Mientras Diego se involucraba por incontables ocasiones con mujeres (algunas que no valían ni un ramo de flores) que incluyeron a la hermana de Frida: Cristina.

Ese descubrimiento, durante su estancia en “gringolandia”, ahogó en lágrimas y rabia a la pintora que se sentía traicionada por lo patético de su compañero, que pese a todo era su amor irrepetible, el único que la hacía suspirar por creerle que era la mujer más especial del mundo. 

Aquel que le daba el apelativo de troglodita por caer en el celo, “sentimiento tercermundista que estaba de más para una pareja cosmopolita como ellos”. En su dualidad, de amor y disgusto, Frida se cobijó en la morfina y el brandy sin olvidar su manifestación artística que ponía en relieve el arte popular mexicano, y que llenaba el espacio de los acontecimientos trágicos de su vida, uno de estos la llevó, en los últimos años, a someterse a una cirugía donde le amputaron su pierna derecha.
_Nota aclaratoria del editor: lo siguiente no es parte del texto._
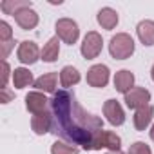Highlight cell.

“He muerto mil veces intoxicada por los sueños”, exclamó al final, donde una atmósfera gélida quedó para contemplar las imágenes de sus pinturas proyectadas en las cortinas, ubicadas junto a la actriz, con una representativa canción popular, que conjuga el amor y el odio: “El que no sabe de amores, Llorona, No sabe lo que es martirio. Tengo una pena tan grande, Llorona, Que casi puedo decir, Que yo no tengo la pena, Llorona, La pena me tiene a mí”.